Begay was one of about 30 people who completed the first annual St. Kateri Pilgrimage on December 11, 2021. After attending early morning benediction at St. Anthony Parish in Zuni, NM, the pilgrims alternated walking along the road with rides in the new St. Kateri Bus, finishing around 4 p.m. at the St. Kateri Rosary Walk just south of Gallup.
“When we had the benediction – it was awesome…everything in the altar was Native American,” Begay said. “It’s just totally different than what I normally see in my parish. It just hit me – ‘oh gosh, I miss coming to Mass with everybody that I used to go to Mass with.’”
According to Deacon Ed Schaub, director of the St. Kateri Shrine, the pilgrimage was the brainchild of Bill McCarthy, executive director of the Southwest Indian Foundation. McCarthy wanted to hold a special event on the weekend nearest to three feast days important to the Church and Indigenous people – Our Lady of Guadalupe, Juan Diego, and the Immaculate Conception.
Deacon Schaub himself took turns driving one of the support vehicles and walking the distance with his wife, Anne.
“I’m glad Annie did the second half – I was pretty well smoked!” he said.
Deacon Schaub was awed by the response to the pilgrimage, both from the participants and from strangers and passers-by.
“One guy on the other side of the road in Zuni Pueblo, he takes his hat off and makes the sign of the cross,” he recalled. “People would stop and they would give us three bucks – the spirit of it!”
Pilgrims – many of them elders – would share with him and with each other various reasons for making the journey. One woman walked for her mother who is experiencing dementia, expressing the hope that “Maybe God will send a little Grace her way.”
Another, Sr. Elizabeth Racko, DC, traveled up from El Paso, Texas, where she works with migrants. As she walked, she thought of the long distances many of them travel, often by foot, to come to America.

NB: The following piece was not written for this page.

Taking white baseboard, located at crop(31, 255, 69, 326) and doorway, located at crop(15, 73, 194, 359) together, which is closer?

“We were saying the chaplet of Divine Mercy at one particular place,” she said. “And I was so overwhelmed to think – so many countries in the whole world are in such violence, that people who seek peace in their own little town…that they feel they need to leave for their own safety.”
She also offered prayers “for all of Gallup, for all of the [Rosary Walk], for Thanksgiving to the Blessed Mother, for all the Native Americans and what St. Kateri stands for – love of Jesus in our life.”
As the end of the pilgrimage drew near, the group faced one long last climb up a hill to the entrance of the Shrine, and never faltered. At the top, they cheered and hugged one another.
“I’m a romantic, I know, but it almost brings me to tears to remember those people walking,” Deacon Schaub said. “It was powerful to see the spirit of a pilgrim.”
May our diocese be blessed by these walking pray-ers.